Regardless how stringent climate policies are, or how rapidly we move from internal combustion to electric vehicles, increasing battery needs around the world presage a huge increase in demand for cobalt.
Right now, as Ronald Stein and Todd Royal demonstrate in their book Clean Energy Exploitations, most of the world’s cobalt comes from mines with very low environmental protection standards and huge human rights problems—child and slave labor in highly toxic settings, sometimes at the point of a gun.
That’s why I welcome news that an underground cobalt mine is set to begin operations later this year near Salmon, Idaho.
Here in America, cobalt mining will have to meet stringent environmental and labor standards. At the same time, it will reduce our dependence, and that of countries to which we export it, on hostile foreign states for this strategically vital mineral.
Let’s hope this is not the sole but the first of many steps to renew and enlarge mining in America.
For decades, we’ve short sightedly pushed mining out of America, thinking we were protecting nature. But nature’s in other countries, too, and when mining moves from places with strong environmental and human-rights protections to places with weak or none, nature and people suffer. So, for people and for the planet, this makes sense.

Collected data
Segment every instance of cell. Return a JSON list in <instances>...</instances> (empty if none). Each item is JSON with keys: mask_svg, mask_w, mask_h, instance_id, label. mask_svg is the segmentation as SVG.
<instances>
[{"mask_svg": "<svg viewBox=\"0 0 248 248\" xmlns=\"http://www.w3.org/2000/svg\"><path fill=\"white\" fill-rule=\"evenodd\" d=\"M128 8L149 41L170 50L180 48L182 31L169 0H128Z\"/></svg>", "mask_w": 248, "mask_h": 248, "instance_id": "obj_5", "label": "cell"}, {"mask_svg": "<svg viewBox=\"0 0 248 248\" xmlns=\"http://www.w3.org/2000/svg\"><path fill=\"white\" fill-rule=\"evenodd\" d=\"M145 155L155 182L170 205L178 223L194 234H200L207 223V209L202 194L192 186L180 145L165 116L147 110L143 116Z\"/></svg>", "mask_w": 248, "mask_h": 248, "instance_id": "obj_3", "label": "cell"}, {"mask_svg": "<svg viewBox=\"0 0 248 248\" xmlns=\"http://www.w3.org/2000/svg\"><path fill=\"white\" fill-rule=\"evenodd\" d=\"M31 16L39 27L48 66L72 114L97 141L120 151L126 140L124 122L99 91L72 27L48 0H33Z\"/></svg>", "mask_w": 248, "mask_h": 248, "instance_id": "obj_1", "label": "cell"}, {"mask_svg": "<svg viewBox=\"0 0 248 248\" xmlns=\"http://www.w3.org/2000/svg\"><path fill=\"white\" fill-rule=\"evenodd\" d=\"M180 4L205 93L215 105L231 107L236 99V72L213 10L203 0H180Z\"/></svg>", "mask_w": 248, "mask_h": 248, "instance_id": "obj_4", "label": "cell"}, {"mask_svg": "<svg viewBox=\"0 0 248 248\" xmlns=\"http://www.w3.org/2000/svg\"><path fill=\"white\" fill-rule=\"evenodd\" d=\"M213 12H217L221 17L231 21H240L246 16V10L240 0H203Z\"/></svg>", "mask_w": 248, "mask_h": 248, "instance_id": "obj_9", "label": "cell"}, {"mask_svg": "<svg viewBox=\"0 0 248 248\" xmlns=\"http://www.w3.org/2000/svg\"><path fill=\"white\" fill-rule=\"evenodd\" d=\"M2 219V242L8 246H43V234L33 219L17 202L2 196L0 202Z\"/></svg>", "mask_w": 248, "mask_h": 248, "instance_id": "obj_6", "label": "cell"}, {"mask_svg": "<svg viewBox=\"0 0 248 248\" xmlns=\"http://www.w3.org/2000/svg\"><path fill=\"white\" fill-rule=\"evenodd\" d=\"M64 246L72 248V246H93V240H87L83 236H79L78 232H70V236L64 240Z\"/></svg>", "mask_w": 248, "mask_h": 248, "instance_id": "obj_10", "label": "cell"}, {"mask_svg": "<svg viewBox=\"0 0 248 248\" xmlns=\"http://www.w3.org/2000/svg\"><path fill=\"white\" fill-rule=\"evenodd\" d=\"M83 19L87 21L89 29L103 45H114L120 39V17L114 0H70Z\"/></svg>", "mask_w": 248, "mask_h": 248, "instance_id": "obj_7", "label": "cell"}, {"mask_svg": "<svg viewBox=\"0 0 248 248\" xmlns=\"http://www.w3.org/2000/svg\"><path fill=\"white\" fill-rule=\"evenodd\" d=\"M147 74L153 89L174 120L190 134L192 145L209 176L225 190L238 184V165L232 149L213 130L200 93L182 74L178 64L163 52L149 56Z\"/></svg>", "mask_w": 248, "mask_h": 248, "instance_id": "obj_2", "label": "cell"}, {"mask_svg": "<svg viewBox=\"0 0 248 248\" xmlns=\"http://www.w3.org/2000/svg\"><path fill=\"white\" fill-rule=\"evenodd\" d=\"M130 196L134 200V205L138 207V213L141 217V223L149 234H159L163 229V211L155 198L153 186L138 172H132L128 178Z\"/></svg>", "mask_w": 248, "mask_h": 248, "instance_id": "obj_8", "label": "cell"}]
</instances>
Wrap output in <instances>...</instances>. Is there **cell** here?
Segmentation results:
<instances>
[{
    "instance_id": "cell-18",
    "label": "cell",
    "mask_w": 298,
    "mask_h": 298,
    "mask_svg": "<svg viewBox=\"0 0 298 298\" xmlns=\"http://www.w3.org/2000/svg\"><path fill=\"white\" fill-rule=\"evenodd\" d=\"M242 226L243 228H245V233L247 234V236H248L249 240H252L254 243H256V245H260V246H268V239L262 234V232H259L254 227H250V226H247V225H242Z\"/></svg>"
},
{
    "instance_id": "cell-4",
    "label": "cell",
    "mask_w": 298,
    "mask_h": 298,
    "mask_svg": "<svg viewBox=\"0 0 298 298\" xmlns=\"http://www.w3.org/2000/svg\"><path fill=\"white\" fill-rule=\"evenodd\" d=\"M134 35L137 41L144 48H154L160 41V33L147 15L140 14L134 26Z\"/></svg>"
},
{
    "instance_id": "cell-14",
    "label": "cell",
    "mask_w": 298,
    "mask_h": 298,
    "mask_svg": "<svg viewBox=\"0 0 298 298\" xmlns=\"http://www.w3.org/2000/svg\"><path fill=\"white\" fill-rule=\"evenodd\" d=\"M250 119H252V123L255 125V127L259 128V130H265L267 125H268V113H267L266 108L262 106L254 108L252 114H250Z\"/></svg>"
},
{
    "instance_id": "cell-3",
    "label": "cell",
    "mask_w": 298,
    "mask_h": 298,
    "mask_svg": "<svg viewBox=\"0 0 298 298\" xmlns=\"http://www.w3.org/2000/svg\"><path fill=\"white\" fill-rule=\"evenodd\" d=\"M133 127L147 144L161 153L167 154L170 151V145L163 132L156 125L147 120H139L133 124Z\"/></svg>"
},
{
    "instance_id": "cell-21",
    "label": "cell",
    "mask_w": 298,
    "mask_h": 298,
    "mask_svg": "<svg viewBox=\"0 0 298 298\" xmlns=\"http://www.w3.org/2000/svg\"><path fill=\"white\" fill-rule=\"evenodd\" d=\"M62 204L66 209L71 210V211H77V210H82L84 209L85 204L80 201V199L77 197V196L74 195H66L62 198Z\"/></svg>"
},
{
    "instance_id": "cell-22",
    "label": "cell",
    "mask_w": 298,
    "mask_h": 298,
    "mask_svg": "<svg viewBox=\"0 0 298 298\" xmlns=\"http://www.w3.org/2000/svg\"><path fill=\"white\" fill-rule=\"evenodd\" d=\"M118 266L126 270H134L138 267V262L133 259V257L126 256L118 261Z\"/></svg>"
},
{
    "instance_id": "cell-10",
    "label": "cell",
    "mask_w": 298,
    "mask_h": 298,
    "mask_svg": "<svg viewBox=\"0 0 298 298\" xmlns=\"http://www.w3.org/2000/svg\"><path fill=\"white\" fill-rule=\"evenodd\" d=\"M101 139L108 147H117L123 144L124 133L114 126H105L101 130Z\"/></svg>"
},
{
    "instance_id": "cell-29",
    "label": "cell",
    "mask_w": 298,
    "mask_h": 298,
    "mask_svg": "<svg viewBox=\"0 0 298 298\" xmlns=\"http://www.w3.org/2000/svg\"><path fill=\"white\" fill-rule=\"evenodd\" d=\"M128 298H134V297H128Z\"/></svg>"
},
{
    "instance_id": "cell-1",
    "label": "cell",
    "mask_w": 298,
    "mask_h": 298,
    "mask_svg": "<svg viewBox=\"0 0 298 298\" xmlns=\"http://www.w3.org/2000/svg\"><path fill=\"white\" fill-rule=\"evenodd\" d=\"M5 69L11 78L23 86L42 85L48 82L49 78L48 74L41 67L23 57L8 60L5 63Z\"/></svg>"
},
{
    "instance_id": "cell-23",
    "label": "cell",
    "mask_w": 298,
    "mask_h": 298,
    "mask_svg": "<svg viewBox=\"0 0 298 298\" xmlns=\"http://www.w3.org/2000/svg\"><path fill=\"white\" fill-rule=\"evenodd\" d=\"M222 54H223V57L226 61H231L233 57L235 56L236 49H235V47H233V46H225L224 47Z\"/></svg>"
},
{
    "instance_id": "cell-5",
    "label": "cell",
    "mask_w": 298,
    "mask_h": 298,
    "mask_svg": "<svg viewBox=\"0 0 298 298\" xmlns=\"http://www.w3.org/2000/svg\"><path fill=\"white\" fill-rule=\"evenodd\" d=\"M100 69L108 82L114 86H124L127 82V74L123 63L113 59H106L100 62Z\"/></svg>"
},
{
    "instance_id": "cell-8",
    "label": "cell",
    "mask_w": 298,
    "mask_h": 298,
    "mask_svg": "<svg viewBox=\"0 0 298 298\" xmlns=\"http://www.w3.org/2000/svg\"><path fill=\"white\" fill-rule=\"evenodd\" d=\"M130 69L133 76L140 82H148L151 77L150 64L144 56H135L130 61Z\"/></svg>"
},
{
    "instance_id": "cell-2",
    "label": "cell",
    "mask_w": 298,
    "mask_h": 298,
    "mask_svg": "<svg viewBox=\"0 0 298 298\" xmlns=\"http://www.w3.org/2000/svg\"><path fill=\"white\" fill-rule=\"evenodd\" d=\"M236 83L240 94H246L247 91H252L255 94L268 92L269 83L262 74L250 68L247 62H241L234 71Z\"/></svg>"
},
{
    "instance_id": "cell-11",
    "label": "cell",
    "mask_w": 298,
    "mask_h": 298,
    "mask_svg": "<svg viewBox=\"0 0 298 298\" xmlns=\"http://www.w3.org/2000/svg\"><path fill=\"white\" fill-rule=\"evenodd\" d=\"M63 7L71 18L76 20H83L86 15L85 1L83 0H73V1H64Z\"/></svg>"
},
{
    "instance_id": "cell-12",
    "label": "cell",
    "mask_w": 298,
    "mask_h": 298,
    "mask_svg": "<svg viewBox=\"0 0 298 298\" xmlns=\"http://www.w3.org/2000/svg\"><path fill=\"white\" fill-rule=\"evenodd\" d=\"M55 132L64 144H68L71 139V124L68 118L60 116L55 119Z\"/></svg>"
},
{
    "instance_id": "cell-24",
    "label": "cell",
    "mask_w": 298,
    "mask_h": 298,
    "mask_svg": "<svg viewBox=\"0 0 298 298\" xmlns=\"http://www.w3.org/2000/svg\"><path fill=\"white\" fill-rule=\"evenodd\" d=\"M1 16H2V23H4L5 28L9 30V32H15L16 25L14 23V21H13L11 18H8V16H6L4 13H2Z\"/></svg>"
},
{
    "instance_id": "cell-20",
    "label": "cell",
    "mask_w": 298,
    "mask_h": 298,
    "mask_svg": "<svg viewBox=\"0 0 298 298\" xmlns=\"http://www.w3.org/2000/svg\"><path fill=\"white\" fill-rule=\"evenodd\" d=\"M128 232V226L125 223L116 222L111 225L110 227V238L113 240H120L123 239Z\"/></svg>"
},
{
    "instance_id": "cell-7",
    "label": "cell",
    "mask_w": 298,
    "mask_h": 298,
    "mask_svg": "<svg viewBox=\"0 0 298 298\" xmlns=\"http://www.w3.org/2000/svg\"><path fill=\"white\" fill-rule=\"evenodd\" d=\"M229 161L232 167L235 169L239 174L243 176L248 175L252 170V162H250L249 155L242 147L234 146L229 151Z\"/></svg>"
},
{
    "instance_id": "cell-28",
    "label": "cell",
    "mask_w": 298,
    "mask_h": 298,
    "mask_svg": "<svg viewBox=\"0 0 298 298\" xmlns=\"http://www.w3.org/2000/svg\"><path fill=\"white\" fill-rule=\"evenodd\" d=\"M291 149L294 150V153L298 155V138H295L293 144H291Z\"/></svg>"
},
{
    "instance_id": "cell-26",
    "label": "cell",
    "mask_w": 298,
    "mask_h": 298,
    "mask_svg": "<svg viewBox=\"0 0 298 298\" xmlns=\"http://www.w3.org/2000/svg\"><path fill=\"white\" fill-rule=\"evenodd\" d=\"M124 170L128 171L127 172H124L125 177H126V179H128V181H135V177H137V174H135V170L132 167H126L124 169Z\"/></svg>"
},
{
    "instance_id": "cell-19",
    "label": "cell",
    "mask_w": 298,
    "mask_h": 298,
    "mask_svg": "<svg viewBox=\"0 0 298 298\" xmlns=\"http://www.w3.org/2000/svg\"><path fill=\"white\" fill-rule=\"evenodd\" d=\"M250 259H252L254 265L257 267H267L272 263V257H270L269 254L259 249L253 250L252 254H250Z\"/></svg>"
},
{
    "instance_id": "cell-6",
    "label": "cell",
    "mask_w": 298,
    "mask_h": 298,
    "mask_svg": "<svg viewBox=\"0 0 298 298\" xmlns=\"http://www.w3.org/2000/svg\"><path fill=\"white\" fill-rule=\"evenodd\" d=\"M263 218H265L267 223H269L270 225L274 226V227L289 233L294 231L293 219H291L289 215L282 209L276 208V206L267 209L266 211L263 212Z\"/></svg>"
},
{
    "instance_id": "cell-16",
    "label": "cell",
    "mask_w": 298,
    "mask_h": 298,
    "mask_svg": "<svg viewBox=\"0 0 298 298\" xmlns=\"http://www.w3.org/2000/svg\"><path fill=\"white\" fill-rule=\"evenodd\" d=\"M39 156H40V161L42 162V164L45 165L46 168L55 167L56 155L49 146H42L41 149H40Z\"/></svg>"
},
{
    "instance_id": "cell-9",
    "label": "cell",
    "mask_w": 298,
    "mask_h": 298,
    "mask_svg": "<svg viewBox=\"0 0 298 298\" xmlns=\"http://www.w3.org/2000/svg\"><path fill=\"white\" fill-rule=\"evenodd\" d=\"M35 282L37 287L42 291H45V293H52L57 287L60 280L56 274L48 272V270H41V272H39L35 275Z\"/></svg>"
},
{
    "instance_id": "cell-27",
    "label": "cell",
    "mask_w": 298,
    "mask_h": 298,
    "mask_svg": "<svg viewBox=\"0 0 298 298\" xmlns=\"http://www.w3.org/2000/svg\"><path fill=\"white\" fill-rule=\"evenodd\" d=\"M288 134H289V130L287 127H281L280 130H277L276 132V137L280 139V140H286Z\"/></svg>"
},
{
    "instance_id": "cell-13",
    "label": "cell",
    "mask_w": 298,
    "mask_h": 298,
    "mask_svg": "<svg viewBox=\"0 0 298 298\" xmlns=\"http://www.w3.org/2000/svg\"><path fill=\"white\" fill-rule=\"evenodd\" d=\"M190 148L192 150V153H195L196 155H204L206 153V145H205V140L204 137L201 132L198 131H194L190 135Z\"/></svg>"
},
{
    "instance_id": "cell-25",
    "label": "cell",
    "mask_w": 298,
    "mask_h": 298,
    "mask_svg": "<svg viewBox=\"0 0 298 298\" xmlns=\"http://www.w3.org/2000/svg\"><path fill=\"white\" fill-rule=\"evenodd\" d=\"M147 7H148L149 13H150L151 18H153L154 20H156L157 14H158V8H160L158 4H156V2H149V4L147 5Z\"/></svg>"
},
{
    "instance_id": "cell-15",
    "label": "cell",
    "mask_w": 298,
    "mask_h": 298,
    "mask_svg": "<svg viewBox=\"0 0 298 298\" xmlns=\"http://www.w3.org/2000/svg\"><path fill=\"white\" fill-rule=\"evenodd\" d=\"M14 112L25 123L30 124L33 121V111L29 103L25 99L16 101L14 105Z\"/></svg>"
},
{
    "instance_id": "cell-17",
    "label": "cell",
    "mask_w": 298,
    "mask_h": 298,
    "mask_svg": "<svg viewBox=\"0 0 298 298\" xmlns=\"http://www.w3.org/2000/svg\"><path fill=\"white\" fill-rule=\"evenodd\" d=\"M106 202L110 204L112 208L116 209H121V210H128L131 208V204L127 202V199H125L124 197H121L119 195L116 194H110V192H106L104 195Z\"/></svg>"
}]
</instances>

> _What you will do_
a) List every place name that appears in the text on cobalt mining.
b) Answer these questions from the text on cobalt mining, one per line:
(i) Who wrote the book Clean Energy Exploitations?
(ii) When is the underground cobalt mine near Salmon set to begin operations?
(iii) Who or what suffers when mining moves to places with weak protections or none?
c) Extend the text on cobalt mining past its final sentence.

> _Answer section_
a)
Salmon
Idaho
America

b)
(i) Ronald Stein and Todd Royal
(ii) Later this year
(iii) Nature and people

c)
Photo, Middle Fork of the Salmon River, Frank Church Wilderness, Idaho Primitive Area, by Danny Grizzle on Unsplash.
Joanne Vegter says
It’s great to read about a positive development in the current world situation 🙂 Thanks Calvin for the regular updates. It’s keeps us grounded.
John Reagan says
Being an Idaho native who is familiar with the area where this mine is located, I can’t help but cheer the project on. However, they are shipping the ore to a refineries in Brazil and Finland. How does that help reduce our foreign dependency? Why not refine it here in the US, and market it first to US manufacturers? I’m not fond of the current scenario.